GIVEN DATA START

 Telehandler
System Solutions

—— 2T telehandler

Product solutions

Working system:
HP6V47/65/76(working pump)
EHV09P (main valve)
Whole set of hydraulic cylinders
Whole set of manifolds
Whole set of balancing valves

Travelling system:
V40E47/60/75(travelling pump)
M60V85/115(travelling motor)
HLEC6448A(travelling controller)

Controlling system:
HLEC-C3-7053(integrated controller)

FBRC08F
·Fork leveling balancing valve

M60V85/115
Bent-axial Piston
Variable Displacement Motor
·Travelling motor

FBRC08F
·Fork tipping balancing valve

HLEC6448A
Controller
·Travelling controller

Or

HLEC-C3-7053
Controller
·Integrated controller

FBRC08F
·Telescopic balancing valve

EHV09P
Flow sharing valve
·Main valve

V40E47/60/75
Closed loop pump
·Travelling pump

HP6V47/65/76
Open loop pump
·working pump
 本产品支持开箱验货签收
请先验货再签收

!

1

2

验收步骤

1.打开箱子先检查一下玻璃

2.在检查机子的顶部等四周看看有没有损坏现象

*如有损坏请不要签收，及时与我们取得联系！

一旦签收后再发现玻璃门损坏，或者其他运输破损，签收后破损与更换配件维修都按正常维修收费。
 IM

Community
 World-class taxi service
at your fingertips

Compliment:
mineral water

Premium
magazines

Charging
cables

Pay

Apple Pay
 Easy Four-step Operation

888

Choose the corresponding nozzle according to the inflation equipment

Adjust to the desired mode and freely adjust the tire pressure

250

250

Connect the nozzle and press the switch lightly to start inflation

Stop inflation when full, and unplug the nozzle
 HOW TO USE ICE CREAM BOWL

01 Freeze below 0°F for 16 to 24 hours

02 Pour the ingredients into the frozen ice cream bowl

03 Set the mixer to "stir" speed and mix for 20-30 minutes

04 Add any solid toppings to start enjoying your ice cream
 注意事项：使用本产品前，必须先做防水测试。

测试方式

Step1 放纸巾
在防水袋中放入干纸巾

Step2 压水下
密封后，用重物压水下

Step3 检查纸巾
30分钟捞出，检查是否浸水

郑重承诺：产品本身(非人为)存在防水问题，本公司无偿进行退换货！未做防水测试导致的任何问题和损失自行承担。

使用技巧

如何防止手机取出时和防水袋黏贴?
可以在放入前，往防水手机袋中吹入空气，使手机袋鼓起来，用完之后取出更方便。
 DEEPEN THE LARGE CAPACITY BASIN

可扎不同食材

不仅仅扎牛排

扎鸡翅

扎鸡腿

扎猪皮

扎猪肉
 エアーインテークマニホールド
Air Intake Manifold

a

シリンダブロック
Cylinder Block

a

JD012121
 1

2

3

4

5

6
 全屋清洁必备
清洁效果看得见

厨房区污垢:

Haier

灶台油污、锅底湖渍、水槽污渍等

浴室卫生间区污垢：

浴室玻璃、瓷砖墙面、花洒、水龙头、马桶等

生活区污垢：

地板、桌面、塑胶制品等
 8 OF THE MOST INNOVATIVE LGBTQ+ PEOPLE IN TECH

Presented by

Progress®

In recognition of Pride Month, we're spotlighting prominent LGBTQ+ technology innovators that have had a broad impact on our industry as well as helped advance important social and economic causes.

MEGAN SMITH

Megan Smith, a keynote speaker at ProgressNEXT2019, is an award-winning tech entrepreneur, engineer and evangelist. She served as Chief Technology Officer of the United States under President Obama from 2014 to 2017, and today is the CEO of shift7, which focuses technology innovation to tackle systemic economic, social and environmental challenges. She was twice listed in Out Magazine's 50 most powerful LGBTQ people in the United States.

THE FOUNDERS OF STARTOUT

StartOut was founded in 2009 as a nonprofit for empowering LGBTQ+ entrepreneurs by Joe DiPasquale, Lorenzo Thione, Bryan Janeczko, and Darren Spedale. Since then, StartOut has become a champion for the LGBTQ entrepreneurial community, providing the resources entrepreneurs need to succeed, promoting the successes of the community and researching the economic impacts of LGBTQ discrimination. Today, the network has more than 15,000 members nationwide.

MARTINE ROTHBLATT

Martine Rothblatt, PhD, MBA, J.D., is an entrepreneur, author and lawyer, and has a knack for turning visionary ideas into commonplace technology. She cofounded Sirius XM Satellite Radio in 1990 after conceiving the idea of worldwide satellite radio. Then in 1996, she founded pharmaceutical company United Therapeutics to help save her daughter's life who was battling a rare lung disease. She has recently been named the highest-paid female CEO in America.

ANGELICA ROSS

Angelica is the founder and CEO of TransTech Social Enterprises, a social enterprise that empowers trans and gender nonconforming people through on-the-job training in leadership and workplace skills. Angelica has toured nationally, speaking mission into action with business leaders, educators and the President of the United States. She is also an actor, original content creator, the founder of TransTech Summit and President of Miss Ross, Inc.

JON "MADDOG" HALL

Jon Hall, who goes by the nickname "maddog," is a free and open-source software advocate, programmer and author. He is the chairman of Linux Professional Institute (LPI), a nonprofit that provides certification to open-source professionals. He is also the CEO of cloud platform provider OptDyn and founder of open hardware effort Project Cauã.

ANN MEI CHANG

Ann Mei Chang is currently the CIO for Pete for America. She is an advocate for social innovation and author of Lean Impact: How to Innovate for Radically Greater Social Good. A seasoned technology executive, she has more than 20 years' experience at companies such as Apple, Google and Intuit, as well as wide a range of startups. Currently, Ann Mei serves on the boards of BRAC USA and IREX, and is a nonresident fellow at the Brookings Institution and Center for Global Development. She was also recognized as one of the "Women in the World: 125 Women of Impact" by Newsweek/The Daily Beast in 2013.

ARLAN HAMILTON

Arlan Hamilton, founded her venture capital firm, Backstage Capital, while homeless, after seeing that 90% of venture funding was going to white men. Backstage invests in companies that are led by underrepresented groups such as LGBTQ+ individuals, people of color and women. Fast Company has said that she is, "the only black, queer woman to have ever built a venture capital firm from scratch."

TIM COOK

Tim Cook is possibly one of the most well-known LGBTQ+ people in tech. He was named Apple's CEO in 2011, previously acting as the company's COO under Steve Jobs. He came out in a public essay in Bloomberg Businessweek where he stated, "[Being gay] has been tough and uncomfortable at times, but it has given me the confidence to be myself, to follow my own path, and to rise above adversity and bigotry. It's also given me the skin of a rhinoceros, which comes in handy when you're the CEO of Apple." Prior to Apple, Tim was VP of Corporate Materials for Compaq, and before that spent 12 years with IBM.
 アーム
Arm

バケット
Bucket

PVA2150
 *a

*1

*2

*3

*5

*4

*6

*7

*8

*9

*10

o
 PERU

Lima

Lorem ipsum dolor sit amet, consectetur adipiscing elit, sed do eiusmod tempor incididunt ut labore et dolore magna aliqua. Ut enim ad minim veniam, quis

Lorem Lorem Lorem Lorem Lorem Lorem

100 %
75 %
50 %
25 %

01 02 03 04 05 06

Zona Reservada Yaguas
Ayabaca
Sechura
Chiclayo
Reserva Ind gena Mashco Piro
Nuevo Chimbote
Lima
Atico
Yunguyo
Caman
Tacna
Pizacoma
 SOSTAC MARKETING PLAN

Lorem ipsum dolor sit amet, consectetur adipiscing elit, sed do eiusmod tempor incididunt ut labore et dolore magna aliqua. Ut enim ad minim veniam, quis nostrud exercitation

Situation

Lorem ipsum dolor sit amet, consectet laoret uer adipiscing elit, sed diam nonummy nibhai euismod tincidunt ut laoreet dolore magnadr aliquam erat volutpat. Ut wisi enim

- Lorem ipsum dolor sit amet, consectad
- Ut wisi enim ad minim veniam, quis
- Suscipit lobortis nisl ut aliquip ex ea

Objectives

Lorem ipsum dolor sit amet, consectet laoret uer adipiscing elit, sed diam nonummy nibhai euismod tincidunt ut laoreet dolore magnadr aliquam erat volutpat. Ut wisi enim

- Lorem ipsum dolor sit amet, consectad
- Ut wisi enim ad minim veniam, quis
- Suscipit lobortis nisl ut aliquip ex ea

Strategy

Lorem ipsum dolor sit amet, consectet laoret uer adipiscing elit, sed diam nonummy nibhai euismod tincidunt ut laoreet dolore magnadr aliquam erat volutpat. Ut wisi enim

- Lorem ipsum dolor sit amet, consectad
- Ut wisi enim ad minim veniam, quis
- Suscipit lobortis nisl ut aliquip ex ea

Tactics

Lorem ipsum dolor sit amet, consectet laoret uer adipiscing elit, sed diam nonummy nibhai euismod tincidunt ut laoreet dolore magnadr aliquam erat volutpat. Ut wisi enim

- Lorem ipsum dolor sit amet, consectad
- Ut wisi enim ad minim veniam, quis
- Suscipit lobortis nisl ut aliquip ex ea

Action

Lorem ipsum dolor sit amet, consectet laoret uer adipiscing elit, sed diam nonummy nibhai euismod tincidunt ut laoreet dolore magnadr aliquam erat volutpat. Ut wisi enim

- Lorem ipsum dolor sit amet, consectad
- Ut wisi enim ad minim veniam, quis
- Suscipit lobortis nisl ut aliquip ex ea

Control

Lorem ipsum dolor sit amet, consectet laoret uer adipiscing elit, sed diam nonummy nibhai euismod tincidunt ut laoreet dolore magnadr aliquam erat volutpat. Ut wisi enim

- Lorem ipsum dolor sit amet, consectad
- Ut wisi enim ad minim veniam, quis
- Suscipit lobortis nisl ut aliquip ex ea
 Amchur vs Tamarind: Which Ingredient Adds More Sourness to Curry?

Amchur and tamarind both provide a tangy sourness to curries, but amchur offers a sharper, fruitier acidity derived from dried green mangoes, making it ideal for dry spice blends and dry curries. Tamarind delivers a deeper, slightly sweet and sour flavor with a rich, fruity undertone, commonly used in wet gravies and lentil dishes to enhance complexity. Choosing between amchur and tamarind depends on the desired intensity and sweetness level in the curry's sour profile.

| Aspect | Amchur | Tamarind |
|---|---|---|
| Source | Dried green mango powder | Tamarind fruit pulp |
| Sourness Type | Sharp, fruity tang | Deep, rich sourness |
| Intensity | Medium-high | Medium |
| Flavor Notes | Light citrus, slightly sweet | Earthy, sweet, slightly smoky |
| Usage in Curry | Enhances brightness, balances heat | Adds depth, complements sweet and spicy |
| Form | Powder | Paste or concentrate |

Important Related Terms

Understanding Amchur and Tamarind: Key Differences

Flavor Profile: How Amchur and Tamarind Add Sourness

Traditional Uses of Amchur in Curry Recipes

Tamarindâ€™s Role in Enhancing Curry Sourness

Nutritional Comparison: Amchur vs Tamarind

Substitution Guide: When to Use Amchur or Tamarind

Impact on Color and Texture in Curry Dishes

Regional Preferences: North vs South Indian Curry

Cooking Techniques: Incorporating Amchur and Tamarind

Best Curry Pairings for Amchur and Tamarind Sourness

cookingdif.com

GIVEN DATA END

» **TRY IT**
Produce an exact copy of the lines from the one containing "Impact on Color and Texture in Curry Dishes" through the final line of the data, both ends included, and only those.

» **ANSWER TO THIS EXERCISE**
Impact on Color and Texture in Curry Dishes

Regional Preferences: North vs South Indian Curry

Cooking Techniques: Incorporating Amchur and Tamarind

Best Curry Pairings for Amchur and Tamarind Sourness

cookingdif.com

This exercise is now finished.